Так и мы должны выбрать себе цель, чтобы знать, что искать и куда смотреть. Естественным образом мы поступаем так в ситуациях, когда наш мозг без подсказок знает, что важнее всего. Помните вечеринку из второй главы – ту, где у девушки – крашенные в голубой цвет пряди волос, а имя одного из мужчин мы так и не удосужились запомнить? Итак, представьте: вы беседуете с группой гостей на той самой вечеринке. Оглядитесь – сколько еще в комнате таких же групп, как ваша? И повсюду беседуют люди. Говорят, говорят, говорят. Если вдуматься, эта болтовня нон-стоп утомительна. Поэтому вы игнорируете ее. Она превращается в фоновый шум.
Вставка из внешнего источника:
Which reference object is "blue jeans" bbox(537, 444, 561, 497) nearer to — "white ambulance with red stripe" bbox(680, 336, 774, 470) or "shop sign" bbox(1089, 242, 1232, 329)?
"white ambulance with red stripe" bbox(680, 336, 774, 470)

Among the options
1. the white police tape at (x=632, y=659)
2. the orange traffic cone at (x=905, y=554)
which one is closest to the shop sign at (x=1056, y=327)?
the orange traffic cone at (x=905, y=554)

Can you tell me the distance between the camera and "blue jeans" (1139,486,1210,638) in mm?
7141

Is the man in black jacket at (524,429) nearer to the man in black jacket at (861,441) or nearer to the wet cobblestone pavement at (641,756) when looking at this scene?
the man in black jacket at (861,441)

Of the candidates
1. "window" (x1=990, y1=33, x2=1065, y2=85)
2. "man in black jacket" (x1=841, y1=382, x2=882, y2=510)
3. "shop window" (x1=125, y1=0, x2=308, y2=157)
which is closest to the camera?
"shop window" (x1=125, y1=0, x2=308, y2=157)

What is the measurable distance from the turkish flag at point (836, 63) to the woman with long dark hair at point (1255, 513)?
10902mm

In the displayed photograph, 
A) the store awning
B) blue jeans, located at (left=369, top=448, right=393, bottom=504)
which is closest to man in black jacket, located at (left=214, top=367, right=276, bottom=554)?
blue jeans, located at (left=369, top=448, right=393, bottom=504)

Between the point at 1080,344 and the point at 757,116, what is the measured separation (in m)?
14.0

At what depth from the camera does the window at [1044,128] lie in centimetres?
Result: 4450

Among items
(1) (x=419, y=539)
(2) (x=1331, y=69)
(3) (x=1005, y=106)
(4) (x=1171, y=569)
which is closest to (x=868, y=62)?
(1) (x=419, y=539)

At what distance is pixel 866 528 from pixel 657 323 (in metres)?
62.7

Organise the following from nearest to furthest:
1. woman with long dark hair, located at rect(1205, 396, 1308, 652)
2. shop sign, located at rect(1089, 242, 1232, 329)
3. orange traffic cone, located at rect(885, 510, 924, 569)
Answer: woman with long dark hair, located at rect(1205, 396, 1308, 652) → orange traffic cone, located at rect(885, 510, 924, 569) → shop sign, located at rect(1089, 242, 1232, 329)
Наш мозг знает, как воспринимать окружение и отключаться от наибольшей его части в зависимости от наших целей и потребностей (а именно – дорсальная и вентральная зоны теменной и фронтальной коры головного мозга участвуют в целенаправленном (теменная) и обусловленном раздражителями (фронтальная) контроле внимания). На вечеринке этот контроль означает сосредоточенность на разговоре, который ведете вы, и восприятие всех прочих разговоров, в том числе звучащих с той же громкостью, как бессмысленную болтовню.

Внезапно в фокусе оказывается один из разговоров. Он перестает быть просто болтовней. Вы отчетливо слышите каждое слово. Поворачиваете голову, разом включаете внимание. Что произошло? Кто-то произнес ваше имя или слово, созвучное вашему имени. Этого сигнала хватило, чтобы ваш мозг оживился и сосредоточился. Вот нечто имеющее отношение к вам: внимание! Возникает классический эффект вечеринки: одно упоминание вашего имени – и вся нервная система активизировалась разом. И вам даже не понадобилось ничего предпринимать.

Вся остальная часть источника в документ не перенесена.